# Wildfire statistics

PAIRS layer `50035` contains information on _burned areas_. I.e. a pixel has the value 1 on the timestamp a burn occured. (The data is derived from http://modis-fire.umd.edu/ba.html.) Leveraging the spatial and temporal aggregation features in PAIRS allows us to calculate burned areas for each state in the US and year.

In [None]:
import os, numpy as np, pandas as pd, logging, matplotlib.pyplot as plt, re, requests, sklearn
from datetime import datetime, timedelta
from ibmpairs import paw

os.environ['PAW_PAIRS_DEFAULT_PASSWORD_FILE_NAME'] = '<path to ibmpairspass.txt>'
os.environ['PAW_PAIRS_DEFAULT_USER'] = '<username>'
os.environ['PAW_LOG_LEVEL_ENV'] = 'WARNING'
paw.load_environment_variables()

logging.basicConfig(level = logging.WARNING)
pawLogger = logging.getLogger('ibmpairs.paw')
pawLogger.setLevel(logging.ERROR)

In [None]:
iso8601 = '%Y-%m-%dT%H:%M:%SZ'
yearStart, yearEnd = 2001, 2019
burnableLand = [62, 63, 64, 141, 142, 143, 152, 176]

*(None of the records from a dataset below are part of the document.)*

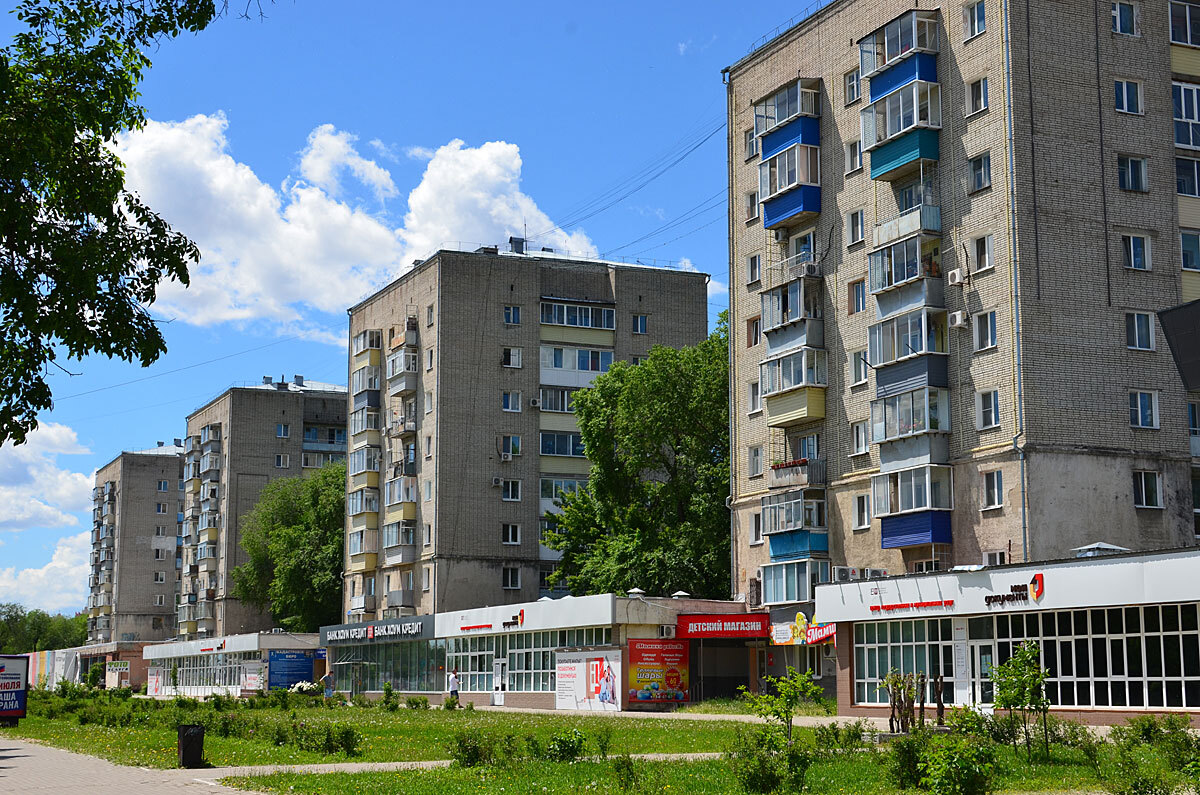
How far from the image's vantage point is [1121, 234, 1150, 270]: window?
45.9 m

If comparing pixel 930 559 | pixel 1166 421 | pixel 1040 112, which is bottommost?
pixel 930 559

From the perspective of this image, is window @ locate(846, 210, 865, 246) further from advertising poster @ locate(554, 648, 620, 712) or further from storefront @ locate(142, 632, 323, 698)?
storefront @ locate(142, 632, 323, 698)

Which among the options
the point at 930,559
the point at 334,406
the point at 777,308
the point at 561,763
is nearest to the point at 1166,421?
the point at 930,559

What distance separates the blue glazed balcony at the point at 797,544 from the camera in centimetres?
5194

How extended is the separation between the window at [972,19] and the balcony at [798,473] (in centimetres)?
1622

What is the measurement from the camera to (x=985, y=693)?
40.0m

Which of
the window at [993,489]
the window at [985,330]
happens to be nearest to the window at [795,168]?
the window at [985,330]

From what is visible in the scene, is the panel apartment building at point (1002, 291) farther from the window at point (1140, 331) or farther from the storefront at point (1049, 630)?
the storefront at point (1049, 630)

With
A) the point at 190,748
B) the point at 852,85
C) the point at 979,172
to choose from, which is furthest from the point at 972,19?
the point at 190,748

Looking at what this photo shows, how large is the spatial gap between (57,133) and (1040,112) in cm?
3939

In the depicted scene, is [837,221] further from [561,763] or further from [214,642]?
[214,642]

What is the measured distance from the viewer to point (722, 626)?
54.0 metres

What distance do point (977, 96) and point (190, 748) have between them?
3320 cm

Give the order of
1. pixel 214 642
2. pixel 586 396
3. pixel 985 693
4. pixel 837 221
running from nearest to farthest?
pixel 985 693 → pixel 837 221 → pixel 586 396 → pixel 214 642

The following JSON defines the PAIRS query. We are requesting years 2010 to 2018. Since we are interested in the aggregate annual burned areas, we are performing a `Max` aggregation. (Since pixels in this layer have the value 1 exclusively, `Min` and `Mean` would give the same result. `Sum` would not for pixels that were affected by multiple fires.)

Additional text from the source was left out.